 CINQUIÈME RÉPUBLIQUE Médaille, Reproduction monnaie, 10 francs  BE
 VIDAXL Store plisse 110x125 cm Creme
--
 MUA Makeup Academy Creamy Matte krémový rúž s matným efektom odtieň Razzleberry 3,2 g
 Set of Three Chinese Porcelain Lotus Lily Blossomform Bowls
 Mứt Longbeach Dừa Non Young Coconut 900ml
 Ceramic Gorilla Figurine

CONSIGNE:
Recopiez à l'identique les lignes du matériel ci-dessus, en commençant par la ligne qui contient "CINQUIÈME RÉPUBLIQUE Médaille, Reproduction" et en poursuivant jusqu'à la ligne qui contient "VIDAXL Store plisse 110x125 cm Creme", celle-ci incluse.

RÉSOLUTION DU PROBLÈME:
 CINQUIÈME RÉPUBLIQUE Médaille, Reproduction monnaie, 10 francs  BE
 VIDAXL Store plisse 110x125 cm Creme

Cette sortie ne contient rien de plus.